#### TASK TO CARRY OUT:
With the pictures omitted, print exactly the lines below, from the one containing "이노캐시 - INNOCASH (친구와 함께) screenshot 1" through the one containing "河北雅惠包装定做塑料袋背心袋超市商场环保购物袋收纳袋广告宣传袋", and nothing else.

#### SOURCE DATA:
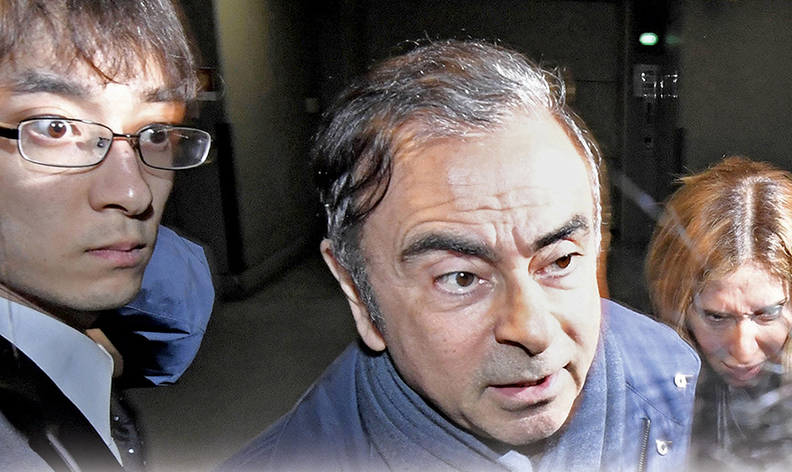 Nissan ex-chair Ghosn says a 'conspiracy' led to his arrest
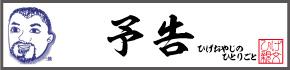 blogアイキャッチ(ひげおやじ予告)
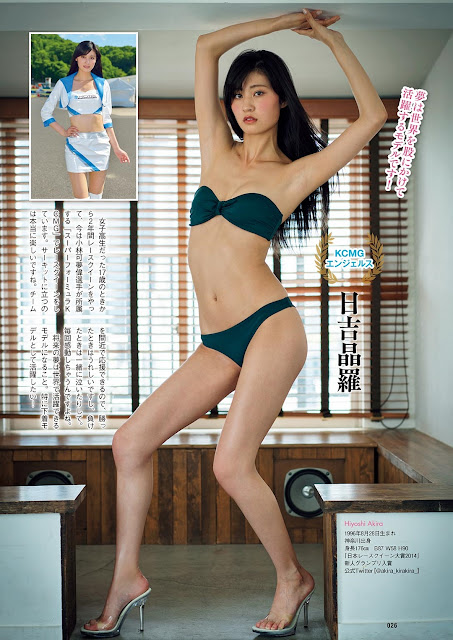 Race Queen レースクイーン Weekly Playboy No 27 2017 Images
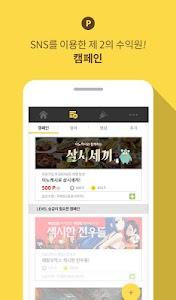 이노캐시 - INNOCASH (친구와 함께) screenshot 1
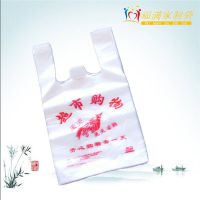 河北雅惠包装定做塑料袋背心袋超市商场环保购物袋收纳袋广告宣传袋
==
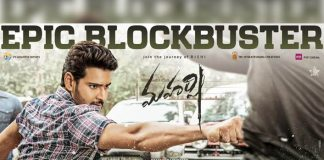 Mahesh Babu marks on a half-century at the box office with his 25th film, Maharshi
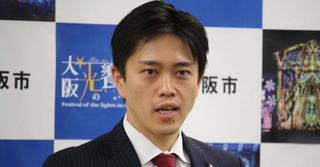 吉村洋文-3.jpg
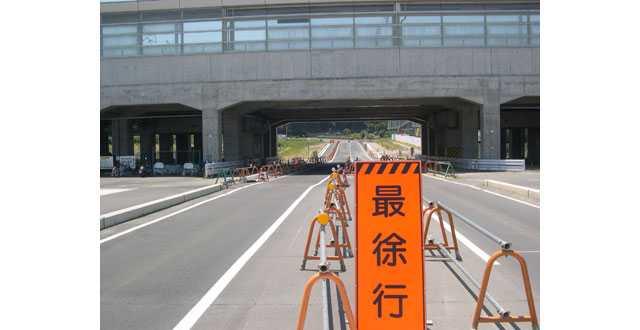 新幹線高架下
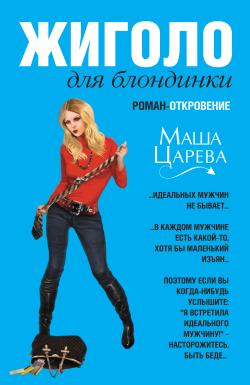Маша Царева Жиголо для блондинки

#### SOLVED PROBLEM:
 이노캐시 - INNOCASH (친구와 함께) screenshot 1
 河北雅惠包装定做塑料袋背心袋超市商场环保购物袋收纳袋广告宣传袋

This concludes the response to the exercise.